Continue the excerpt on intense pulsed light treatment and skin aging, picking up right after its final sentence.

* **Extracted text**
********

Physicians love a long tite: Intense pulsed light technology and its improvement on skin aging from the patients perspective using photorejuvenation parameters.
Daniel Laury, MD - Read the entire study here.
From the study:Importantly, all patients showed improvement based on their calculation of perceived age. That indicates that there was no perceived worsening of aging signs and no perceived regression of improvements over the study period. Though using subjective data, bias in computing the improvements noted in this population is part of the endpoint.
Other studies have evaluated the outcomes after IPL treatments. Negishi et al. found a combined (physician and patient subjective improvement evaluation) 60% improvement in their evaluation parameters in more than 80% of Asian patients undergoing a similar five or more IPL treatments. In another study also involving an Asian population and also using a combined score, his team found a rating of "good" to "excellent" in 90% for pigmentation, 83% for telangiectasia and 65% for skin texture. Similarly, Kawada et al. found that 48% of patients had more than 50% of improvement and 20% had more than 75% improvement. Goldberg and Samady used a patient satisfaction score as well as including an evaluator assessment component in their study comparing intense pulsed light and Nd:YAG laser on facial rhytids. Several other authors have also demonstrated improvements. Histology studies with and without a monitoring of clinical impression have demonstrated changes in another fashion. However, histological information is difficult for patients to understand and often does not translate into clinically visible changes. Therefore, the specific answer to the question, "How much younger will this make me look?" is hard to answer from these other studies.

********

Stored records
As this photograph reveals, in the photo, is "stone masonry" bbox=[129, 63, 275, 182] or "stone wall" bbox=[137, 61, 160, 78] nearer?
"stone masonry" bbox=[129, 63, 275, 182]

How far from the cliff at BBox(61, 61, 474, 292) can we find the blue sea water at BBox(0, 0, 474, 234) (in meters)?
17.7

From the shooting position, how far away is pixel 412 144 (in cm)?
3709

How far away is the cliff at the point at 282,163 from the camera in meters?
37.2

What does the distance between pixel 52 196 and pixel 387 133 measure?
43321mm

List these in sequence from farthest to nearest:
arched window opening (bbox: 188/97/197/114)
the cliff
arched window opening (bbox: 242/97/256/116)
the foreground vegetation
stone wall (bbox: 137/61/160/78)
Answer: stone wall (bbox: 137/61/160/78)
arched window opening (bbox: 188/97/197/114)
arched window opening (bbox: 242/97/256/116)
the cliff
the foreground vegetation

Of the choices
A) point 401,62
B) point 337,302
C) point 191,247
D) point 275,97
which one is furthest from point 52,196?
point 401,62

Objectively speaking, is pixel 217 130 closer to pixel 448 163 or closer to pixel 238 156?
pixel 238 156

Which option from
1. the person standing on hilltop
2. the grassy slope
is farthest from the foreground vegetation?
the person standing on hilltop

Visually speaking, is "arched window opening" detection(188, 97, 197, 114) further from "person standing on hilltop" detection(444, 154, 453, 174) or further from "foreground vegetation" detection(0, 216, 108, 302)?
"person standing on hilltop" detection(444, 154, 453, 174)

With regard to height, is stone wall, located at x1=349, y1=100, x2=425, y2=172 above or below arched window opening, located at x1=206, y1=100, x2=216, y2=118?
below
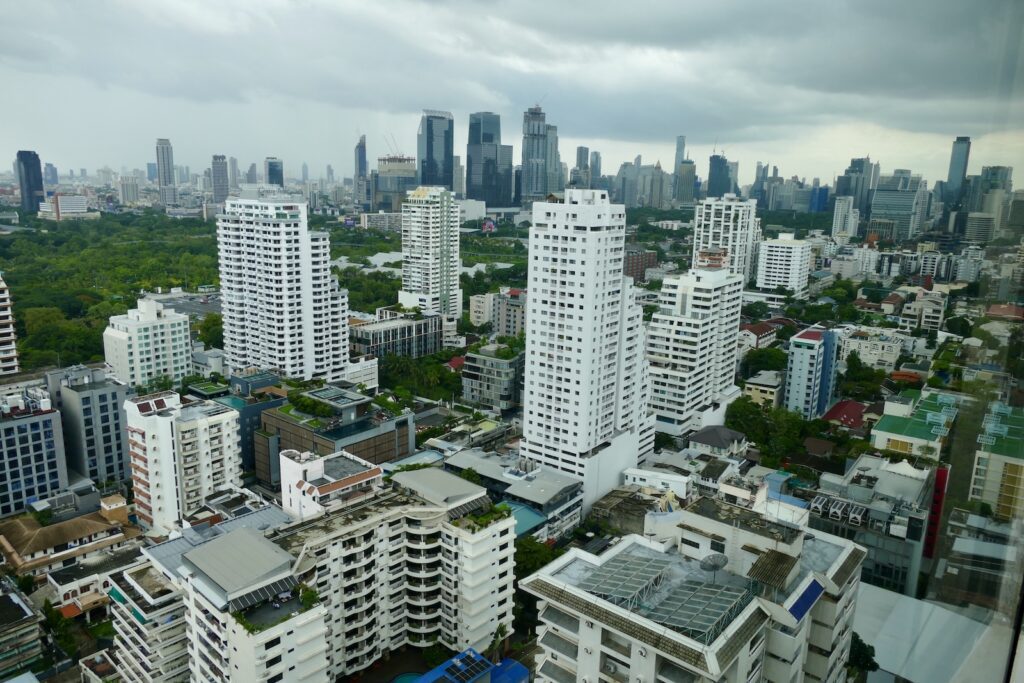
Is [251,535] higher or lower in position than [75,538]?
higher

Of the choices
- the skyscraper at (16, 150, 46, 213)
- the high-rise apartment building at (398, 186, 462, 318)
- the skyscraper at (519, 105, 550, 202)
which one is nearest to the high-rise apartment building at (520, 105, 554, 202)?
the skyscraper at (519, 105, 550, 202)

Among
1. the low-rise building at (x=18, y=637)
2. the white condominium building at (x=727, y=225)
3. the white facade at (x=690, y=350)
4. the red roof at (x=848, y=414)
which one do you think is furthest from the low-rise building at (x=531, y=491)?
the white condominium building at (x=727, y=225)

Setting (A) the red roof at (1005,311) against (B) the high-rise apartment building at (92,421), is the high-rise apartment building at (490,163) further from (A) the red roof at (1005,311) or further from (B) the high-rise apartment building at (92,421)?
(A) the red roof at (1005,311)

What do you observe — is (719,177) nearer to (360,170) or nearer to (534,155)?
(534,155)

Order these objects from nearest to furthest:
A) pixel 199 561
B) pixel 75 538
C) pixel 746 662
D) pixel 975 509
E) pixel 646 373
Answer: pixel 975 509 < pixel 746 662 < pixel 199 561 < pixel 75 538 < pixel 646 373

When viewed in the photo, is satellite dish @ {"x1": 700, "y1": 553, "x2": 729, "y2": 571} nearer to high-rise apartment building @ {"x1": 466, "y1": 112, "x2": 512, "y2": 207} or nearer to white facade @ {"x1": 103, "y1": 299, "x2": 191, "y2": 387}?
white facade @ {"x1": 103, "y1": 299, "x2": 191, "y2": 387}

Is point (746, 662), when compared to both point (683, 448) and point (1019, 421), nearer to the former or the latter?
point (1019, 421)

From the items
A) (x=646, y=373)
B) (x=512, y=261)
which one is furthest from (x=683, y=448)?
(x=512, y=261)
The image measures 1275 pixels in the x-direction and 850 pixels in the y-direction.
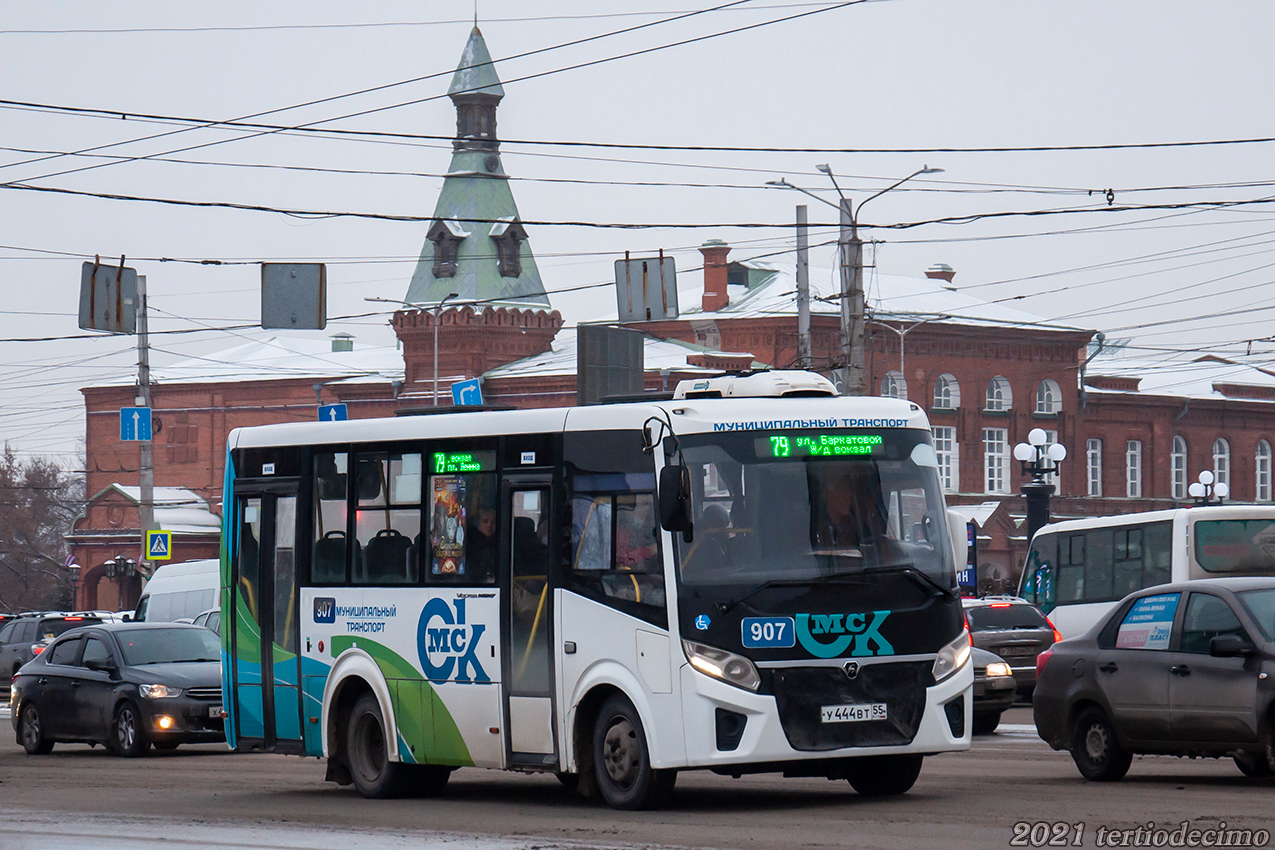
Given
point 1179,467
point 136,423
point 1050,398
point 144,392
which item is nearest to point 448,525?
point 136,423

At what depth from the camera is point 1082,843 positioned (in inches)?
412

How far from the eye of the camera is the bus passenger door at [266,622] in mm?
15898

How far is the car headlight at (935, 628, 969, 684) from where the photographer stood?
13141 mm

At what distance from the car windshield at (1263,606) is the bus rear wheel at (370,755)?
6.35 m

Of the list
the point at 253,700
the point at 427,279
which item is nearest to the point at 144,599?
the point at 253,700

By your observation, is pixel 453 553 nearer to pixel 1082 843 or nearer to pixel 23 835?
pixel 23 835

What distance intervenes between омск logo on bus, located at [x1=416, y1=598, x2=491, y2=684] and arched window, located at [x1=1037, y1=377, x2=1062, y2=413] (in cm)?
7427

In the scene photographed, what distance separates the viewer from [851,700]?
41.9ft

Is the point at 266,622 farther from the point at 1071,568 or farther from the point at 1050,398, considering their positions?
the point at 1050,398

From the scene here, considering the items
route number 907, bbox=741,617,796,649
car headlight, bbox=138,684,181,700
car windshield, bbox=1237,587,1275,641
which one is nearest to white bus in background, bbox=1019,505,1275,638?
car windshield, bbox=1237,587,1275,641

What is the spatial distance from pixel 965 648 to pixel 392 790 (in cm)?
463

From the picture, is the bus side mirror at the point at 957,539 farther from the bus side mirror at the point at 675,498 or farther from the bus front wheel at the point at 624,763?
the bus front wheel at the point at 624,763

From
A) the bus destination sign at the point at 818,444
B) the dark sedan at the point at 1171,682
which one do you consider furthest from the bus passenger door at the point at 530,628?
the dark sedan at the point at 1171,682

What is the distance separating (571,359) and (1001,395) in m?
18.8
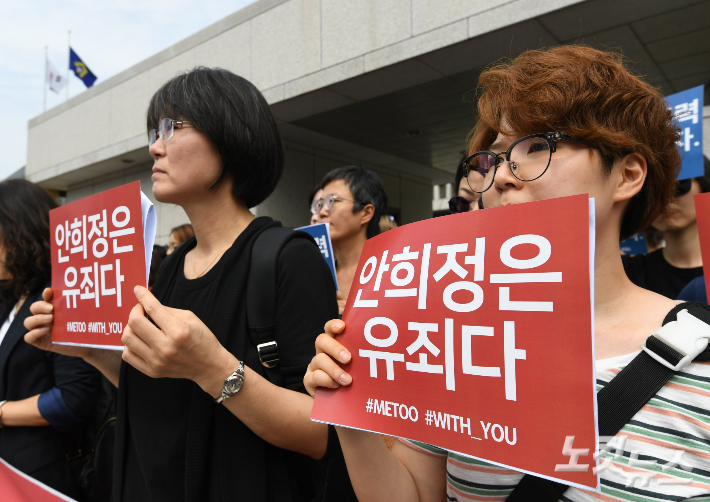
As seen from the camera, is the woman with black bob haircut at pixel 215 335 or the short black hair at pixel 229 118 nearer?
the woman with black bob haircut at pixel 215 335

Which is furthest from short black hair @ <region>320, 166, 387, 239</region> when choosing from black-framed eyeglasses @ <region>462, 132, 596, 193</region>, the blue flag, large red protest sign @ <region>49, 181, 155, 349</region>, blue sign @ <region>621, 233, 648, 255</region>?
the blue flag

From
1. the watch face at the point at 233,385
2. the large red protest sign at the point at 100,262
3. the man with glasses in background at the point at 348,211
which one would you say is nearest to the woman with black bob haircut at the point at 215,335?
the watch face at the point at 233,385

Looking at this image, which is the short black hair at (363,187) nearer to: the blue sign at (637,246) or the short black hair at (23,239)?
the short black hair at (23,239)

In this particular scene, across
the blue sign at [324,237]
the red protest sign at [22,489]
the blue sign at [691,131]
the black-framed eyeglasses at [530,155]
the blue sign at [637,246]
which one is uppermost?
the blue sign at [691,131]

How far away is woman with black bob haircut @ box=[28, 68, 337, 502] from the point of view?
1.17 metres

********

* **Answer to this exercise**
This preliminary study has a number of limitations some of which have been previously noted, e.g. small population size, subjective bias. Though the study was prospective, no placebo or blinds were in place. In addition, a larger study might take into consideration the operator differences in performing the procedures and the possible effect of the anesthetic gel. The Negishi studies bring into question the differences between results and ethic origin. The population in this study was exclusively Caucasian. Additional consideration may be given as to whether three weeks is the optimal interval for treatments and whether strict adherence is important. Another time interval may give different results. It would be interesting to identify if there is any regression over time as well. A repeat questionnaire at a later date would be instructive.
Generally the intense pulsed light technology is safe as evidenced by the literature and the author's personal experience, though it still has potential for malfeasance.
On average, patients considering IPL photorejuvenation therapy may be told that there is a 2 year perceived facial age improvement per visit. The informed consent process requires a discussion about the anticipated benefit to treatment. Incorporating the above information may be useful in counselling patients regarding this esthetic procedure.